> ЦЕЛЬ ЗАДАНИЯ: Можете дословно вывести из воспоминаний о войне всё, что идёт от слов «Расскажу о запахе…» и вниз до слов «да еще сестричку.» включительно?

> ЦИТИРУЕМЫЙ ОТРЫВОК:
Через год умерла наша бабушка. Я уже умела молиться. Я молилась и просила, чтобы ее душа вернулась.
А она не вернулась.
«Они лежали на углях розовые…»
Катя Коротаева – 13 лет.
Сейчас – инженер-гидротехник.
Расскажу о запахе… Как пахнет война…
До войны я окончила шесть классов. Тогда был такой порядок в школе, что начиная с четвертого класса все сдавали экзамены. И вот мы сдали последний экзамен. Это был июнь, а май и июнь в сорок первом были холодные. Если у нас сирень цветет где-то в мае, то в тот год она цвела в середине июня. И вот начало войны у меня всегда связано с запахом сирени. С запахом черемухи. Эти деревья всегда пахнут мне войной…
Жили мы в Минске, и родилась я в Минске. Отец – военный капельмейстер. Я ходила на военные парады с ним. Кроме меня, в семье было еще два старших брата. Меня, конечно, все любили и баловали как самую младшую, да еще сестричку.

> СОСТАВ НАБОРА ДАННЫХ:
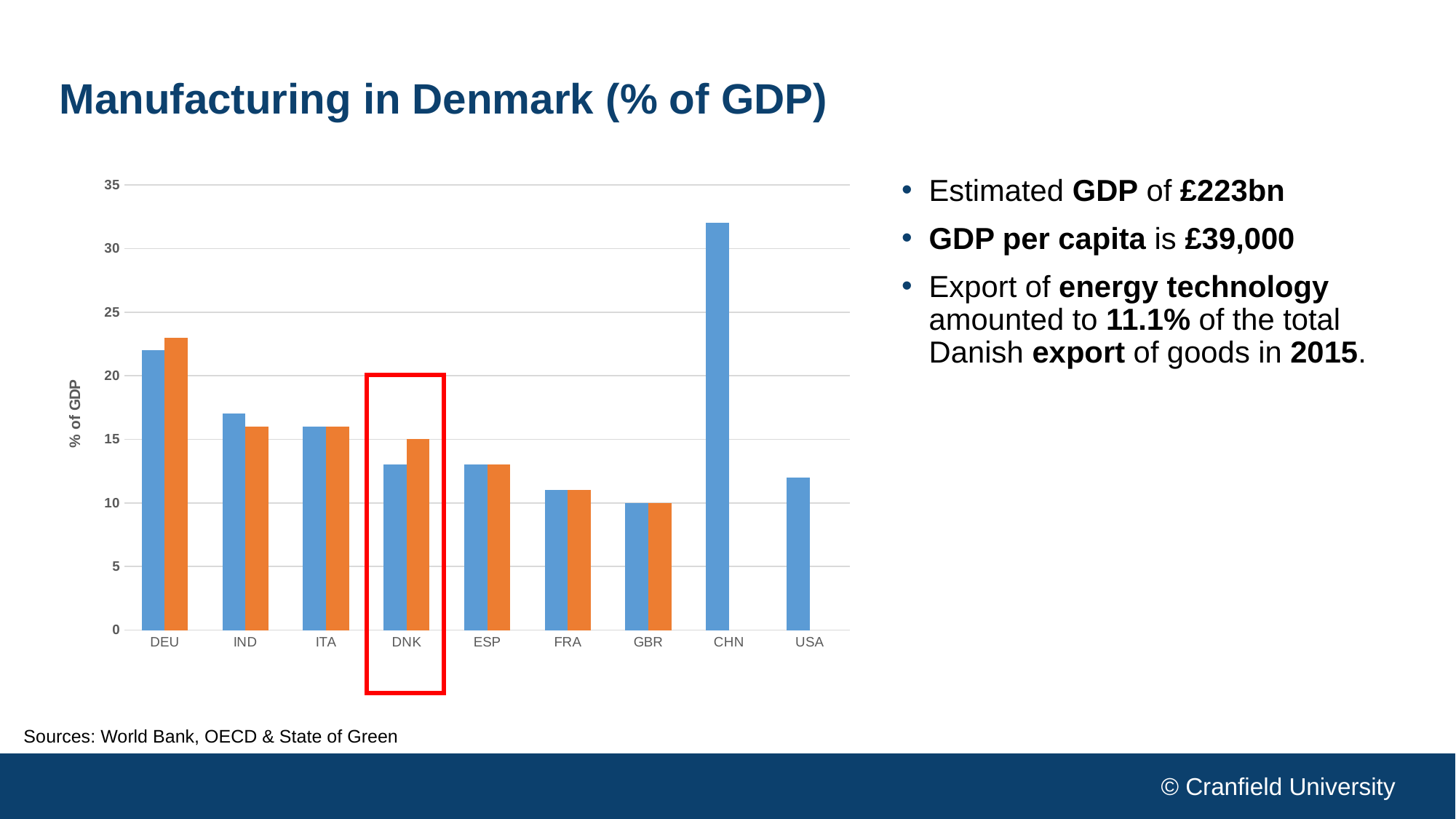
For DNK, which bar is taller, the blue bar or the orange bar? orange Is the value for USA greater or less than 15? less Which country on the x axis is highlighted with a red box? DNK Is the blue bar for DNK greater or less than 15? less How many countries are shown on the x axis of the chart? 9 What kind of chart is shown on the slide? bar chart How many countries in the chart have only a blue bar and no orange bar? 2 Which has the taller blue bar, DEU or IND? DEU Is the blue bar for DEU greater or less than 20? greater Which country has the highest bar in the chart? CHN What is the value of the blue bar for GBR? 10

> РЕШЕНИЕ ЗАДАНИЯ:
Расскажу о запахе… Как пахнет война…
До войны я окончила шесть классов. Тогда был такой порядок в школе, что начиная с четвертого класса все сдавали экзамены. И вот мы сдали последний экзамен. Это был июнь, а май и июнь в сорок первом были холодные. Если у нас сирень цветет где-то в мае, то в тот год она цвела в середине июня. И вот начало войны у меня всегда связано с запахом сирени. С запахом черемухи. Эти деревья всегда пахнут мне войной…
Жили мы в Минске, и родилась я в Минске. Отец – военный капельмейстер. Я ходила на военные парады с ним. Кроме меня, в семье было еще два старших брата. Меня, конечно, все любили и баловали как самую младшую, да еще сестричку.